[Extracted data entries]

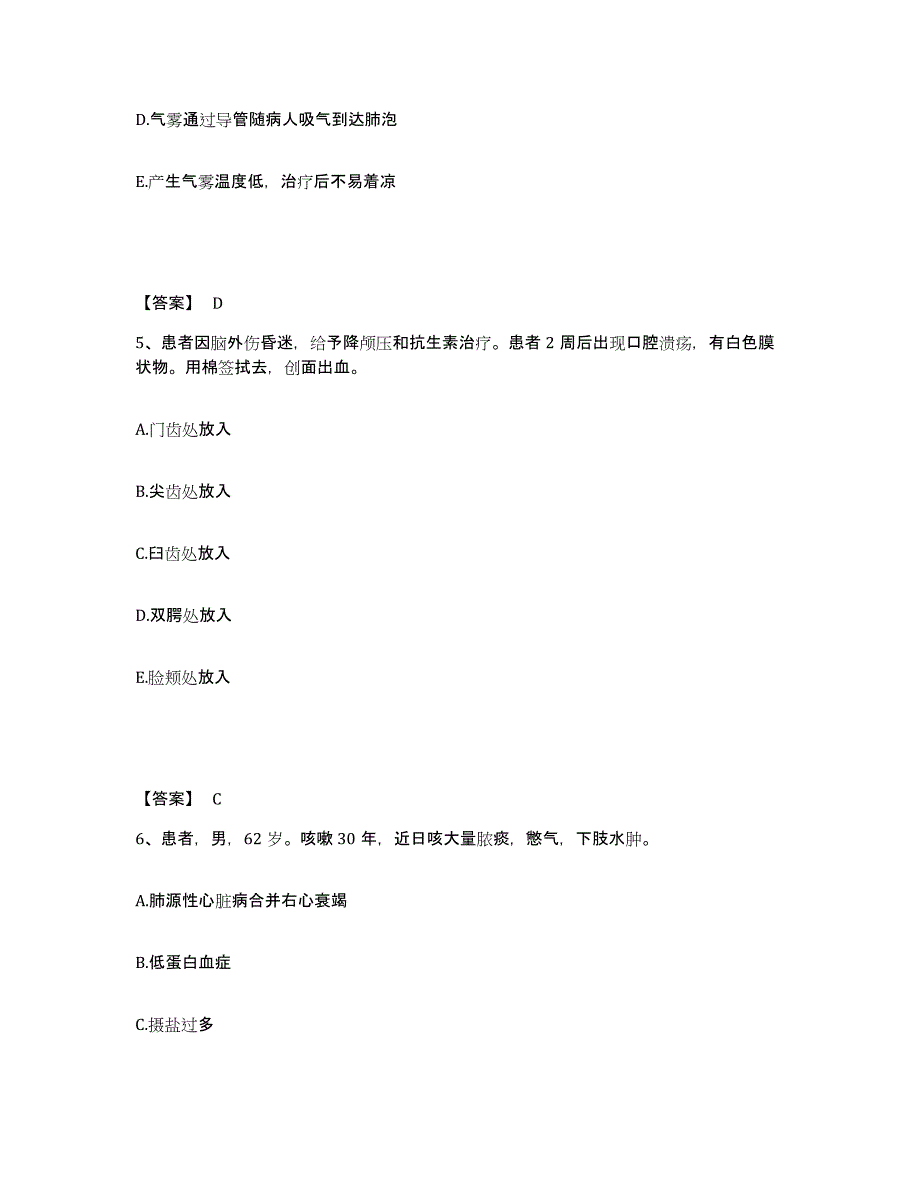 D.气雾通过导管随病人吸气到达肺泡

E.产生气雾温度低，治疗后不易着凉

【答案】 D

5、患者因脑外伤昏迷，给予降颅压和抗生素治疗。患者 2 周后出现口腔溃疡，有白色膜状物。用棉签拭去，创面出血。

A.门齿处放入

B.尖齿处放入

C.臼齿处放入

D.双腭处放入

E.脸颊处放入

【答案】 C

6、患者，男，62 岁。咳嗽 30 年，近日咳大量脓痰，憋气，下肢水肿。

A.肺源性心脏病合并右心衰竭

B.低蛋白血症

C.摄盐过多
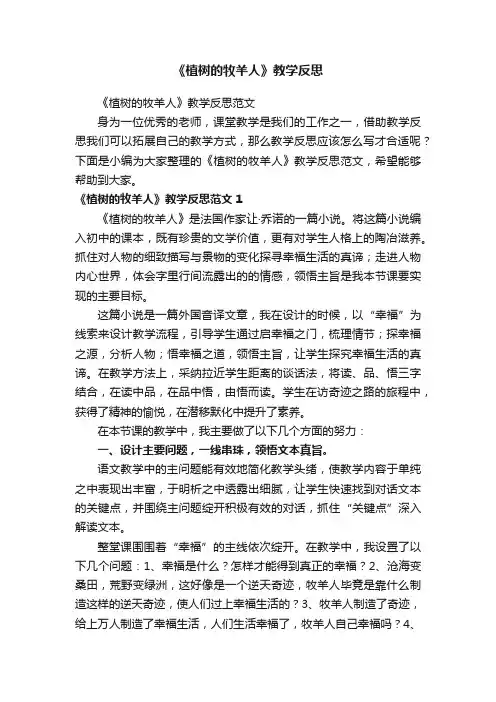 《植树的牧羊人》教学反思

《植树的牧羊人》教学反思范文

身为一位优秀的老师，课堂教学是我们的工作之一，借助教学反思我们可以拓展自己的教学方式，那么教学反思应该怎么写才合适呢？下面是小编为大家整理的《植树的牧羊人》教学反思范文，希望能够帮助到大家。

《植树的牧羊人》教学反思范文 1

《植树的牧羊人》是法国作家让·乔诺的一篇小说。将这篇小说编入初中的课本，既有珍贵的文学价值，更有对学生人格上的陶冶滋养。抓住对人物的细致描写与景物的变化探寻幸福生活的真谛；走进人物内心世界，体会字里行间流露出的的情感，领悟主旨是我本节课要实现的主要目标。

这篇小说是一篇外国音译文章，我在设计的时候，以“幸福”为线索来设计教学流程，引导学生通过启幸福之门，梳理情节；探幸福之源，分析人物；悟幸福之道，领悟主旨，让学生探究幸福生活的真谛。在教学方法上，采纳拉近学生距离的谈话法，将读、品、悟三字结合，在读中品，在品中悟，由悟而读。学生在访奇迹之路的旅程中，获得了精神的愉悦，在潜移默化中提升了素养。

在本节课的教学中，我主要做了以下几个方面的努力：

一、设计主要问题，一线串珠，领悟文本真旨。

语文教学中的主问题能有效地简化教学头绪，使教学内容于单纯之中表现出丰富，于明析之中透露出细腻，让学生快速找到对话文本的关键点，并围绕主问题绽开积极有效的对话，抓住“关键点”深入解读文本。

整堂课围围着“幸福”的主线依次绽开。在教学中，我设置了以下几个问题：1、幸福是什么？怎样才能得到真正的幸福？2、沧海变桑田，荒野变绿洲，这好像是一个逆天奇迹，牧羊人毕竟是靠什么制造这样的逆天奇迹，使人们过上幸福生活的？3、牧羊人制造了奇迹，给上万人制造了幸福生活，人们生活幸福了，牧羊人自己幸福吗？4、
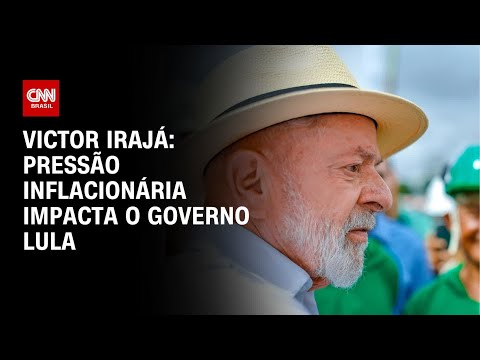 CNN BRASIL

VICTOR IRAJÁ: PRESSÃO INFLACIONÁRIA IMPACTA O GOVERNO LULA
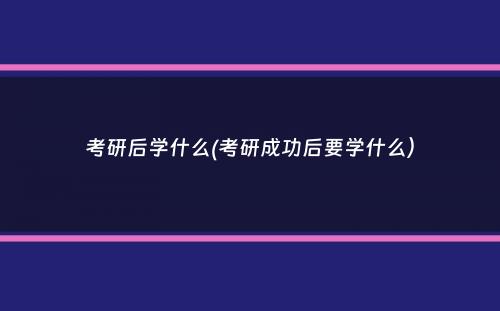 考研后学什么(考研成功后要学什么)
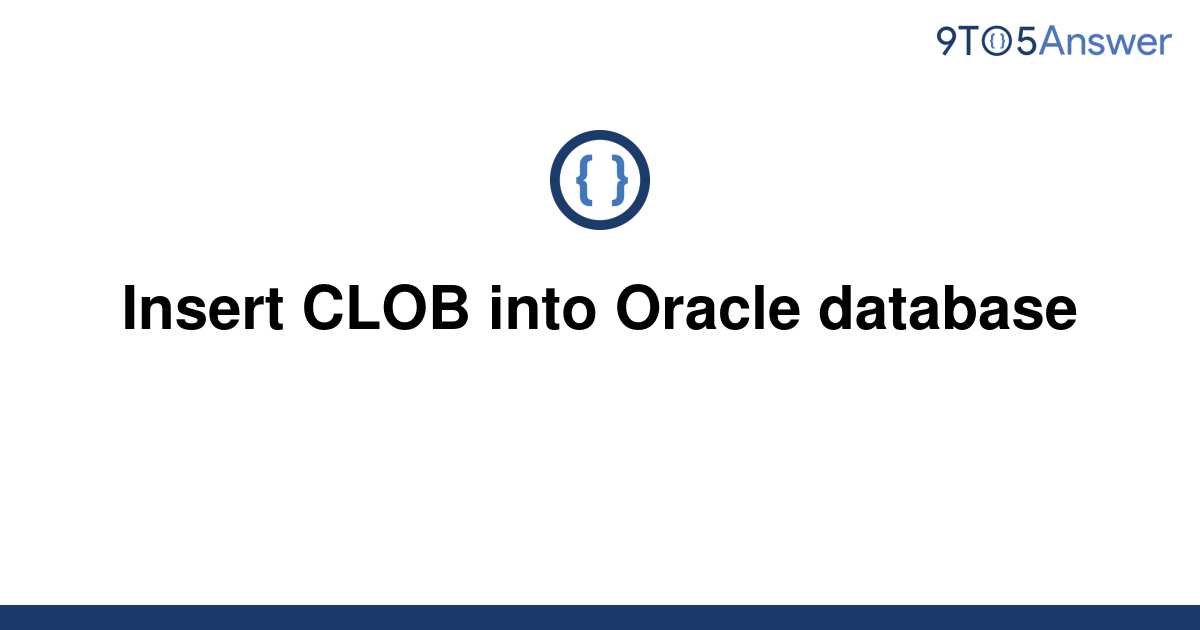 9TO5Answer

{ }

Insert CLOB into Oracle database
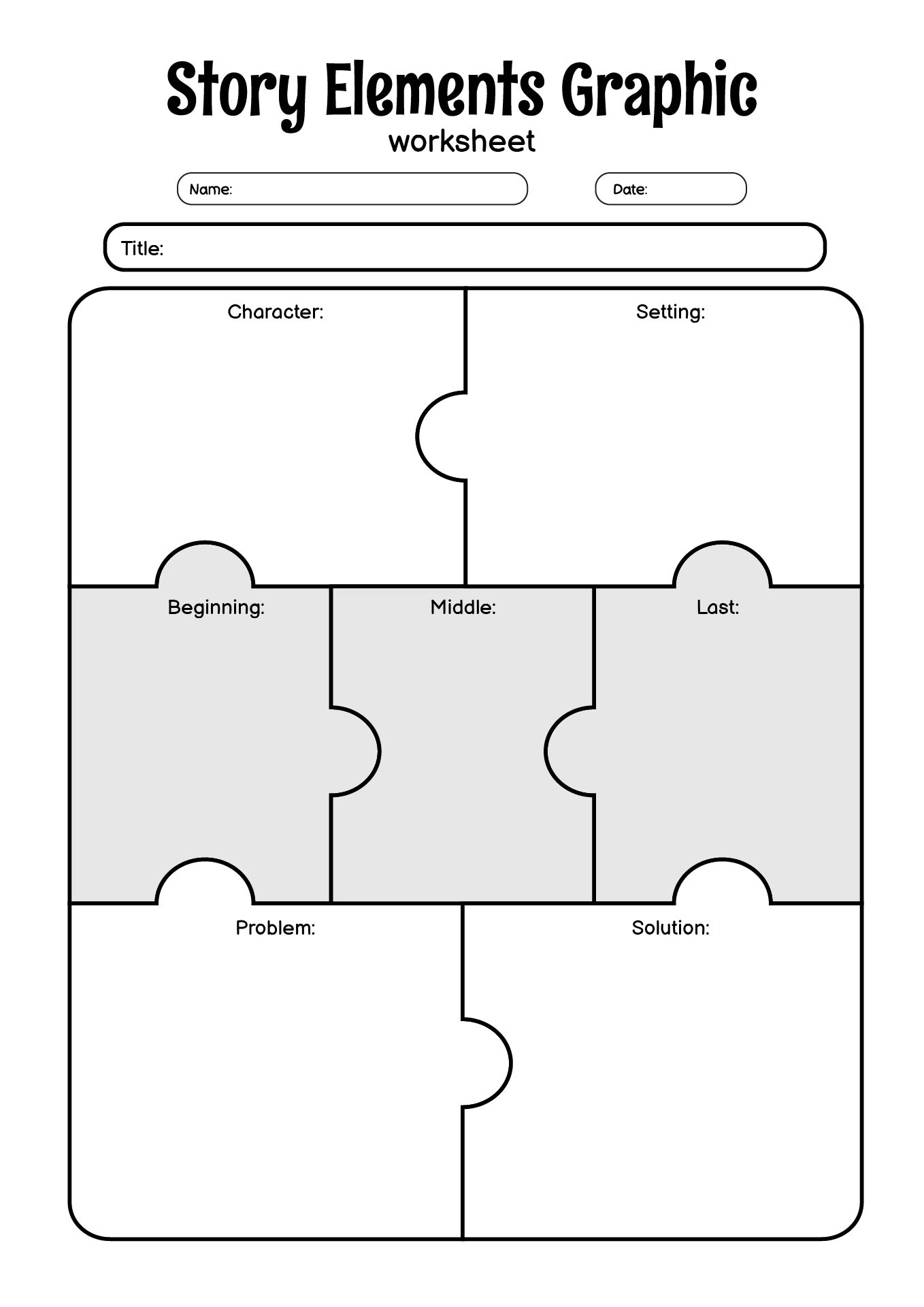 Story Elements Graphic
worksheet

Name:

Date:

Title:

Character:

Setting:

Beginning:

Middle:

Last:

Problem:

Solution:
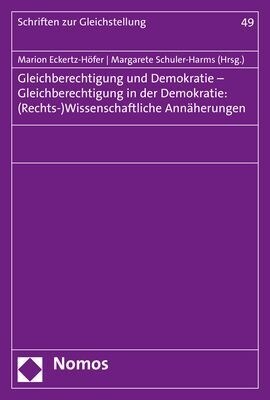 Schriften zur Gleichstellung

49

Marion Eckertz-Höfer | Margarete Schuler-Harms (Hrsg.)

Gleichberechtigung und Demokratie – Gleichberechtigung in der Demokratie: (Rechts-)Wissenschaftliche Annäherungen

Nomos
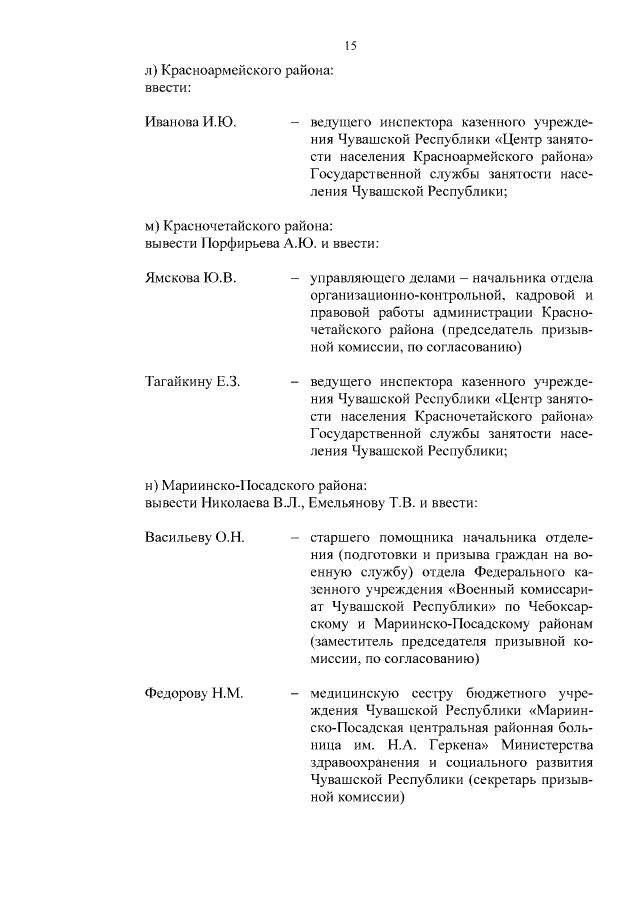 15

л) Красноармейского района:
ввести:

Иванова И.Ю. – ведущего инспектора казенного учреждения Чувашской Республики «Центр занятости населения Красноармейского района» Государственной службы занятости населения Чувашской Республики;

м) Красночетайского района:
вывести Порфирьева А.Ю. и ввести:

Ямскова Ю.В. – управляющего делами – начальника отдела организационно-контрольной, кадровой и правовой работы администрации Красночетайского района (председатель призывной комиссии, по согласованию)

Тагайкину Е.З. – ведущего инспектора казенного учреждения Чувашской Республики «Центр занятости населения Красночетайского района» Государственной службы занятости населения Чувашской Республики;

н) Мариинско-Посадского района:
вывести Николаева В.Л., Емельянову Т.В. и ввести:

Васильеву О.Н. – старшего помощника начальника отделения (подготовки и призыва граждан на военную службу) отдела Федерального казенного учреждения «Военный комиссариат Чувашской Республики» по Чебоксарскому и Мариинско-Посадскому районам (заместитель председателя призывной комиссии, по согласованию)

Федорову Н.М. – медицинскую сестру бюджетного учреждения Чувашской Республики «Мариинско-Посадская центральная районная больница им. Н.А. Геркена» Министерства здравоохранения и социального развития Чувашской Республики (секретарь призывной комиссии)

What is expected:
Drop the pictures and reproduce the rest of the data above exactly.

Solution for this exercise:
 D.气雾通过导管随病人吸气到达肺泡

E.产生气雾温度低，治疗后不易着凉

【答案】 D

5、患者因脑外伤昏迷，给予降颅压和抗生素治疗。患者 2 周后出现口腔溃疡，有白色膜状物。用棉签拭去，创面出血。

A.门齿处放入

B.尖齿处放入

C.臼齿处放入

D.双腭处放入

E.脸颊处放入

【答案】 C

6、患者，男，62 岁。咳嗽 30 年，近日咳大量脓痰，憋气，下肢水肿。

A.肺源性心脏病合并右心衰竭

B.低蛋白血症

C.摄盐过多
 《植树的牧羊人》教学反思

《植树的牧羊人》教学反思范文

身为一位优秀的老师，课堂教学是我们的工作之一，借助教学反思我们可以拓展自己的教学方式，那么教学反思应该怎么写才合适呢？下面是小编为大家整理的《植树的牧羊人》教学反思范文，希望能够帮助到大家。

《植树的牧羊人》教学反思范文 1

《植树的牧羊人》是法国作家让·乔诺的一篇小说。将这篇小说编入初中的课本，既有珍贵的文学价值，更有对学生人格上的陶冶滋养。抓住对人物的细致描写与景物的变化探寻幸福生活的真谛；走进人物内心世界，体会字里行间流露出的的情感，领悟主旨是我本节课要实现的主要目标。

这篇小说是一篇外国音译文章，我在设计的时候，以“幸福”为线索来设计教学流程，引导学生通过启幸福之门，梳理情节；探幸福之源，分析人物；悟幸福之道，领悟主旨，让学生探究幸福生活的真谛。在教学方法上，采纳拉近学生距离的谈话法，将读、品、悟三字结合，在读中品，在品中悟，由悟而读。学生在访奇迹之路的旅程中，获得了精神的愉悦，在潜移默化中提升了素养。

在本节课的教学中，我主要做了以下几个方面的努力：

一、设计主要问题，一线串珠，领悟文本真旨。

语文教学中的主问题能有效地简化教学头绪，使教学内容于单纯之中表现出丰富，于明析之中透露出细腻，让学生快速找到对话文本的关键点，并围绕主问题绽开积极有效的对话，抓住“关键点”深入解读文本。

整堂课围围着“幸福”的主线依次绽开。在教学中，我设置了以下几个问题：1、幸福是什么？怎样才能得到真正的幸福？2、沧海变桑田，荒野变绿洲，这好像是一个逆天奇迹，牧羊人毕竟是靠什么制造这样的逆天奇迹，使人们过上幸福生活的？3、牧羊人制造了奇迹，给上万人制造了幸福生活，人们生活幸福了，牧羊人自己幸福吗？4、
 CNN BRASIL

VICTOR IRAJÁ: PRESSÃO INFLACIONÁRIA IMPACTA O GOVERNO LULA
 考研后学什么(考研成功后要学什么)
 9TO5Answer

{ }

Insert CLOB into Oracle database
 Story Elements Graphic
worksheet

Name:

Date:

Title:

Character:

Setting:

Beginning:

Middle:

Last:

Problem:

Solution:
 Schriften zur Gleichstellung

49

Marion Eckertz-Höfer | Margarete Schuler-Harms (Hrsg.)

Gleichberechtigung und Demokratie – Gleichberechtigung in der Demokratie: (Rechts-)Wissenschaftliche Annäherungen

Nomos
 15

л) Красноармейского района:
ввести:

Иванова И.Ю. – ведущего инспектора казенного учреждения Чувашской Республики «Центр занятости населения Красноармейского района» Государственной службы занятости населения Чувашской Республики;

м) Красночетайского района:
вывести Порфирьева А.Ю. и ввести:

Ямскова Ю.В. – управляющего делами – начальника отдела организационно-контрольной, кадровой и правовой работы администрации Красночетайского района (председатель призывной комиссии, по согласованию)

Тагайкину Е.З. – ведущего инспектора казенного учреждения Чувашской Республики «Центр занятости населения Красночетайского района» Государственной службы занятости населения Чувашской Республики;

н) Мариинско-Посадского района:
вывести Николаева В.Л., Емельянову Т.В. и ввести:

Васильеву О.Н. – старшего помощника начальника отделения (подготовки и призыва граждан на военную службу) отдела Федерального казенного учреждения «Военный комиссариат Чувашской Республики» по Чебоксарскому и Мариинско-Посадскому районам (заместитель председателя призывной комиссии, по согласованию)

Федорову Н.М. – медицинскую сестру бюджетного учреждения Чувашской Республики «Мариинско-Посадская центральная районная больница им. Н.А. Геркена» Министерства здравоохранения и социального развития Чувашской Республики (секретарь призывной комиссии)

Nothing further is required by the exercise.